The case has been made again and again about the dubious ethics of using drones on the battlefield, with some studies even indicating that they might not be effective in the strategic sense. As important as those things are, they aren’t the only reasons that we should take a critical stance towards taking more humans out of the mission. Cutting troop numbers might be dangerous for Americans, but not necessarily only by making us less safe from foreign attack or inflaming Anti-American sentiment. Another very real threat might be that tens of thousands fewer families have reliable access to housing, education, and a regular paycheck. Conservative pundits are right about this dangerous trend—but for the wrong reasons.
At least since the Second World War, military service has been a way for the working class to move up a socio-economic rung or two. The most obvious example of this is the original G.I. Bill. By 1956, over 6 million veterans had used the G.I. Bill to attend some sort of job training, with over 2 million attending college on the bill. The military still fills this economic void for a lot of Americans. For PR reasons, the Department of Defense may claim that today’s military enlistees are better educated and more middle-class than a cross section of average American youths (PDF). But conflicting evidence, such as an AP study showing that most soldiers who have been killed in Iraq were from poor, rural areas, seems to confirm the common-sense notion that Americans who enlist are usually the least privileged.

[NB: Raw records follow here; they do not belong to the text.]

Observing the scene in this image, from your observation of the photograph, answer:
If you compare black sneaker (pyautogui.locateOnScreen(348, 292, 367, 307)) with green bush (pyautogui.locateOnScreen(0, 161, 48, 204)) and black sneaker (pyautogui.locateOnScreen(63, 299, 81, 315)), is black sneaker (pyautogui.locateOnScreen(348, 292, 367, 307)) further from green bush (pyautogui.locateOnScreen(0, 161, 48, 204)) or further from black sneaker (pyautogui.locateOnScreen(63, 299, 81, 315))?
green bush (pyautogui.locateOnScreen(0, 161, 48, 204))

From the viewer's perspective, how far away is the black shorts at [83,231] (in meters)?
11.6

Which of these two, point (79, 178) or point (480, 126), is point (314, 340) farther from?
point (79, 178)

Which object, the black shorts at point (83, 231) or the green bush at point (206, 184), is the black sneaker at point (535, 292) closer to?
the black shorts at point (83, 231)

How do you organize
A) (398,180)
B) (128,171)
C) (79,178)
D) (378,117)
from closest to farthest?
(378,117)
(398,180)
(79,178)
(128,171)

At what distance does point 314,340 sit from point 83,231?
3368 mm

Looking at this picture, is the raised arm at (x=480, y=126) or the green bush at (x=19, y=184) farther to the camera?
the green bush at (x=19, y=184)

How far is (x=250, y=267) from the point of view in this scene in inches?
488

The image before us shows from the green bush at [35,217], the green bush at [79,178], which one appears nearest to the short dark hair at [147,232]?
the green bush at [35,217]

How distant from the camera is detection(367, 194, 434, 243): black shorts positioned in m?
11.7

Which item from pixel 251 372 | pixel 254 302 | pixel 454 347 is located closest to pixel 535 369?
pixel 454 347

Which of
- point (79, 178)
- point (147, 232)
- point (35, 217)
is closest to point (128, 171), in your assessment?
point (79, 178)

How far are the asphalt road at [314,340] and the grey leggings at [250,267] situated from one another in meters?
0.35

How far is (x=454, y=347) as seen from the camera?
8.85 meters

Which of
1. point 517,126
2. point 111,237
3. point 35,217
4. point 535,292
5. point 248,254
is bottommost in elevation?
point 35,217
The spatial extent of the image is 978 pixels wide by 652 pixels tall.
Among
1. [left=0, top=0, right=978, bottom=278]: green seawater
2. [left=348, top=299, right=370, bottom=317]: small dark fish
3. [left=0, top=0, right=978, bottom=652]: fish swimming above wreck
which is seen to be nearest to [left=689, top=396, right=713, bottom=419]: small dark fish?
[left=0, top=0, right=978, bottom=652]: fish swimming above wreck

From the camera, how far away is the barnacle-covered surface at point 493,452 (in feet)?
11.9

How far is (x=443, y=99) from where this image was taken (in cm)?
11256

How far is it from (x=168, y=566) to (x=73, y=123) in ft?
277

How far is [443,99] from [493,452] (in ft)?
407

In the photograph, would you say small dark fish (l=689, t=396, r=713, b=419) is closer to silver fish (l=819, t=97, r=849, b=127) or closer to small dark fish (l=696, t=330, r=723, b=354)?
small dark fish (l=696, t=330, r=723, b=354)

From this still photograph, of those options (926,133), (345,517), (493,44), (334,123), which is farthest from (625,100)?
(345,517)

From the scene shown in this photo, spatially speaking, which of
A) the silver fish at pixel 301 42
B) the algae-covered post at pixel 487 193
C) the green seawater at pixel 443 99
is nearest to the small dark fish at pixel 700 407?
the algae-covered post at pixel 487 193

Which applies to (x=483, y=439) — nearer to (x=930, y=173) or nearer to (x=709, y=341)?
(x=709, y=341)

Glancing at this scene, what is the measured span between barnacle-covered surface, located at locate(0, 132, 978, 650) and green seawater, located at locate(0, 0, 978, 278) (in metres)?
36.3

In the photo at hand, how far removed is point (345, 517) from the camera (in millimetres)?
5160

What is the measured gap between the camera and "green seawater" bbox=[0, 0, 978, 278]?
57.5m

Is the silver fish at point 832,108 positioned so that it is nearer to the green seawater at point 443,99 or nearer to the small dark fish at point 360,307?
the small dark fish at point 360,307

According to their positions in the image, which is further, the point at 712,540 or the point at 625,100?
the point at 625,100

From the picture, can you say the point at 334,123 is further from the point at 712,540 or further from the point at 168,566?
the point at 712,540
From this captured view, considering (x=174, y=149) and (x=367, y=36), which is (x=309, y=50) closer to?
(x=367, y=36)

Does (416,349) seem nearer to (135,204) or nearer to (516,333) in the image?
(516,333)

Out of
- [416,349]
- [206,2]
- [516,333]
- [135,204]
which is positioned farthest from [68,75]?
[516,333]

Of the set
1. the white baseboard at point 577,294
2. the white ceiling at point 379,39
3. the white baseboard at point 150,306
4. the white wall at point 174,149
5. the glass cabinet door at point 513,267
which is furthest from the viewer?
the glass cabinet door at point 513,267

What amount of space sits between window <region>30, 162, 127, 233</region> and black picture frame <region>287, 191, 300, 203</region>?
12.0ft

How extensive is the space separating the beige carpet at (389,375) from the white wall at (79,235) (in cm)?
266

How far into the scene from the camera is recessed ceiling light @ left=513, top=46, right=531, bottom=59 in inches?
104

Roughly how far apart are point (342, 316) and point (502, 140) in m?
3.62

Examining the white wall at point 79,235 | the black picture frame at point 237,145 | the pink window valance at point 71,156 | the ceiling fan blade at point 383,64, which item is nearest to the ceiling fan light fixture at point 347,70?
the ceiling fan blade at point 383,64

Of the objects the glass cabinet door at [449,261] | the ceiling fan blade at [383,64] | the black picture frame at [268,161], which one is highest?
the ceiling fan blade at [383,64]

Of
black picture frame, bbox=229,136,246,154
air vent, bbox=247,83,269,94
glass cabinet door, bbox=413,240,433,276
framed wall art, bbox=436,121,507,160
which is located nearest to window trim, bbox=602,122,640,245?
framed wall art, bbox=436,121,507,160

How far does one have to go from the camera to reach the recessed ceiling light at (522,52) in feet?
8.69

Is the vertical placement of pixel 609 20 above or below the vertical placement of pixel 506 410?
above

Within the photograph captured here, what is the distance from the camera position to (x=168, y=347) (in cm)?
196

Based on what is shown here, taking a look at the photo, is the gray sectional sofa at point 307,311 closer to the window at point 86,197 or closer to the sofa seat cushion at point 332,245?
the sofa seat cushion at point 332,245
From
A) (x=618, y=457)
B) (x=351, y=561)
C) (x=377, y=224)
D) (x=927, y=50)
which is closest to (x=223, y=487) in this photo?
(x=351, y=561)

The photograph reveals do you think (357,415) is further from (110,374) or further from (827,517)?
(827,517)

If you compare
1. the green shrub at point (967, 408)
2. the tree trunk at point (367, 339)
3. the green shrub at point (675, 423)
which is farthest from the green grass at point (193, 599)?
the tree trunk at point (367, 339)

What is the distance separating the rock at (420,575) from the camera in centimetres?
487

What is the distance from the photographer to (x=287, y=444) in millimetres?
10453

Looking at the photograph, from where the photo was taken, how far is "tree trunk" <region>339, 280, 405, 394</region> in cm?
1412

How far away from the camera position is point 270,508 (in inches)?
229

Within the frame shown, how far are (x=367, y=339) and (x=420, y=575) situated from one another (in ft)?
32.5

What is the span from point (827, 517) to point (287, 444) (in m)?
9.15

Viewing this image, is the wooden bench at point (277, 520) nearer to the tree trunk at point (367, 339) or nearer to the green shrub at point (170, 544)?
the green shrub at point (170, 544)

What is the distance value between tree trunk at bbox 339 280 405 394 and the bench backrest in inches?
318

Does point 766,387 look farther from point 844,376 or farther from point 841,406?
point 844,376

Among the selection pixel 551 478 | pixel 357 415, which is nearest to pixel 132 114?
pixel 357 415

My argument here isn’t that we need to save the middle class by doubling or trebling recruitment numbers. Rather, that military enlistment is, sadly, one of the few paths out of poverty in America, and even this is disappearing. Of course, many Americans would love to see defense dollars go to WPA-style jobs programs, or even less radically, to retraining programs and continuing education. I’m one of those Americans. But these programs don’t exist right now; they’re just wishful thinking. Meanwhile, the military jobs being lost are very real.
The choice between economic stability for fewer Americans and a bloated, gargantuan military might seem like a false dichotomy, a choice that shouldn’t have to be made. And perhaps it shouldn’t. But that’s only a valid argument to make in an abstract policy debate. In an economy defined by a withering middle class, what will it mean to have one more economic opportunity stymied by budgetary concerns? If you’re one of those Americans who may need to rely on enlisting in the military for economic security, the dearth of opportunity isn’t an abstract debate—it’s your life.
As Western Washington University sociologist Jay Teachman told The Fiscal Times, “I don’t see a plan B for these people. They’re going to get left behind.”